:: WORK REQUIRED ::
Without omitting anything, retype the data that follows.

::::

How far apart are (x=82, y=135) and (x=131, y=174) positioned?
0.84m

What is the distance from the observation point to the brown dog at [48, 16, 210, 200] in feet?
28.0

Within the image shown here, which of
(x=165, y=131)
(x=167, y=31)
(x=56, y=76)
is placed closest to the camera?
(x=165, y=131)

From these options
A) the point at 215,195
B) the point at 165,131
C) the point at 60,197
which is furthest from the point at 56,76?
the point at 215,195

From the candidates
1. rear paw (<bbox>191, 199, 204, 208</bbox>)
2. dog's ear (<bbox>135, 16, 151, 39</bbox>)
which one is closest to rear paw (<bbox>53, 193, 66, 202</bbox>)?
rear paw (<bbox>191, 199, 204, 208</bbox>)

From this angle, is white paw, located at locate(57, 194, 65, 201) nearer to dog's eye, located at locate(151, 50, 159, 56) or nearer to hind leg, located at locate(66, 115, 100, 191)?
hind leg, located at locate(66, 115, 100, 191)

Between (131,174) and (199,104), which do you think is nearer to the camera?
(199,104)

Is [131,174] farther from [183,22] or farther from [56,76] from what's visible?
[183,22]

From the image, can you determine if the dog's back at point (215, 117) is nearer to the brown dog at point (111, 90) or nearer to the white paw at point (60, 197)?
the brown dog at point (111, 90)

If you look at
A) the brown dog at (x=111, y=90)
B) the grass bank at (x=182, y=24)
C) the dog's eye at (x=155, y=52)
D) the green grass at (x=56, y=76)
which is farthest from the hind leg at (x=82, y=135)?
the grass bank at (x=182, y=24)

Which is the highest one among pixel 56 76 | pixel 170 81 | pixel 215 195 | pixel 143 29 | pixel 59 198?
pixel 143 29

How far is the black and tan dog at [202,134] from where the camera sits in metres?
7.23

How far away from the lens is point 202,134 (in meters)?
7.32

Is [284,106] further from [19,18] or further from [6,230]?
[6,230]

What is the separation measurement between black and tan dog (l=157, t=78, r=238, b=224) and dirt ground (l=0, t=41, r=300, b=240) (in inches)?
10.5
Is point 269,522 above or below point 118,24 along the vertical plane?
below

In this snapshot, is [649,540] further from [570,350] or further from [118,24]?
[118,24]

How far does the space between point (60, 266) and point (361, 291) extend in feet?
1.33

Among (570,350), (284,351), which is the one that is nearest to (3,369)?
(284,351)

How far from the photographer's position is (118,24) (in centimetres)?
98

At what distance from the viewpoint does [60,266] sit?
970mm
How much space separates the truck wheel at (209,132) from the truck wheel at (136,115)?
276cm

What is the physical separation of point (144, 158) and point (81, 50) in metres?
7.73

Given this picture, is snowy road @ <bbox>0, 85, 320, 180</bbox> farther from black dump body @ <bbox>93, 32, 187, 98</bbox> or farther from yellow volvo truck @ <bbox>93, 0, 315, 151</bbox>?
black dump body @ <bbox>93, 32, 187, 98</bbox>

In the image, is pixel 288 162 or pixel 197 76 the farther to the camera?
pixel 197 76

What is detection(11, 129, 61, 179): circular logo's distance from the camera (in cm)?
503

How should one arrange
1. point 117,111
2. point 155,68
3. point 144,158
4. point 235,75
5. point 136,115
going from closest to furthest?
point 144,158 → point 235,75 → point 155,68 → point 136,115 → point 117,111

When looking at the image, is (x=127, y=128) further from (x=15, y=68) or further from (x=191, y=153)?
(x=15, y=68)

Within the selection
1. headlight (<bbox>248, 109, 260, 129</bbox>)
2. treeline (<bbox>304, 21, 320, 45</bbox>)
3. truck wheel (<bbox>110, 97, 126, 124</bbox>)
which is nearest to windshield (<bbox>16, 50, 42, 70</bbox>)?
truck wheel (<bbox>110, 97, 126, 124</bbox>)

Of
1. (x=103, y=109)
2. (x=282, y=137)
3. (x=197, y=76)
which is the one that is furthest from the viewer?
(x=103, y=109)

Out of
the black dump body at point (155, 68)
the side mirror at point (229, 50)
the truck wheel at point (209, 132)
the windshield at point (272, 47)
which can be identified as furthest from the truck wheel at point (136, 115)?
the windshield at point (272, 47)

::::

:: WRITTEN RESPONSE ::
How far apart are (x=82, y=135) and (x=131, y=174) positioned?
0.84m

What is the distance from the observation point to the brown dog at [48, 16, 210, 200] in feet?
28.0

Within the image shown here, which of
(x=165, y=131)
(x=167, y=31)
(x=56, y=76)
is placed closest to the camera?
(x=165, y=131)

From these options
A) the point at 215,195
B) the point at 165,131
C) the point at 60,197
which is furthest from the point at 56,76?
the point at 215,195

From the candidates
1. rear paw (<bbox>191, 199, 204, 208</bbox>)
2. dog's ear (<bbox>135, 16, 151, 39</bbox>)
which one is closest to rear paw (<bbox>53, 193, 66, 202</bbox>)?
rear paw (<bbox>191, 199, 204, 208</bbox>)

From this angle, is white paw, located at locate(57, 194, 65, 201) nearer to dog's eye, located at locate(151, 50, 159, 56) or nearer to hind leg, located at locate(66, 115, 100, 191)?
hind leg, located at locate(66, 115, 100, 191)

Between (131,174) and (199,104), which do you think is nearer to the camera?
(199,104)

Is [131,174] farther from [183,22] or farther from [56,76] from what's visible?
[183,22]

From the image, can you determine if the dog's back at point (215, 117) is nearer to the brown dog at point (111, 90) or nearer to the white paw at point (60, 197)?
the brown dog at point (111, 90)

If you look at
A) the brown dog at (x=111, y=90)
B) the grass bank at (x=182, y=24)
C) the dog's eye at (x=155, y=52)
D) the green grass at (x=56, y=76)
which is farthest from the hind leg at (x=82, y=135)?
the grass bank at (x=182, y=24)

Which is the highest one among pixel 56 76 | pixel 170 81 | pixel 215 195 | pixel 143 29 | pixel 59 198?
pixel 143 29

How far is the black and tan dog at [202,134] from where the camera sits in metres?
7.23

How far away from the lens is point 202,134 (in meters)?
7.32

Is [284,106] further from [19,18] or further from [6,230]?
[6,230]

What is the separation measurement between black and tan dog (l=157, t=78, r=238, b=224) and dirt ground (l=0, t=41, r=300, b=240) (in inches)?
10.5
Is point 269,522 above or below point 118,24 along the vertical plane?
below

In this snapshot, is [649,540] further from [570,350] or further from [118,24]?
[118,24]

How far does the space between point (60, 266) and point (361, 291) extend in feet?
1.33

Among (570,350), (284,351), which is the one that is nearest to (3,369)?
(284,351)

How far from the photographer's position is (118,24) (in centimetres)?
98

At what distance from the viewpoint does [60,266] sit?
970mm
How much space separates the truck wheel at (209,132) from the truck wheel at (136,115)?
276cm

What is the physical separation of point (144, 158) and point (81, 50) in metres?
7.73

Given this picture, is snowy road @ <bbox>0, 85, 320, 180</bbox> farther from black dump body @ <bbox>93, 32, 187, 98</bbox> or farther from yellow volvo truck @ <bbox>93, 0, 315, 151</bbox>?
black dump body @ <bbox>93, 32, 187, 98</bbox>

In the image, is pixel 288 162 or pixel 197 76 the farther to the camera?
pixel 197 76

What is detection(11, 129, 61, 179): circular logo's distance from the camera (in cm)?
503

How should one arrange
1. point 117,111
2. point 155,68
3. point 144,158
4. point 235,75
5. point 136,115
going from closest to furthest?
point 144,158 → point 235,75 → point 155,68 → point 136,115 → point 117,111

When looking at the image, is (x=127, y=128) further from (x=15, y=68) or further from (x=191, y=153)?
(x=15, y=68)

Within the selection
1. headlight (<bbox>248, 109, 260, 129</bbox>)
2. treeline (<bbox>304, 21, 320, 45</bbox>)
3. truck wheel (<bbox>110, 97, 126, 124</bbox>)
which is nearest to windshield (<bbox>16, 50, 42, 70</bbox>)?
truck wheel (<bbox>110, 97, 126, 124</bbox>)

Of
1. (x=103, y=109)
2. (x=282, y=137)
3. (x=197, y=76)
which is the one that is furthest from the viewer?
(x=103, y=109)

Out of
the black dump body at point (155, 68)
the side mirror at point (229, 50)
the truck wheel at point (209, 132)
the windshield at point (272, 47)
which can be identified as furthest from the truck wheel at point (136, 115)?
the windshield at point (272, 47)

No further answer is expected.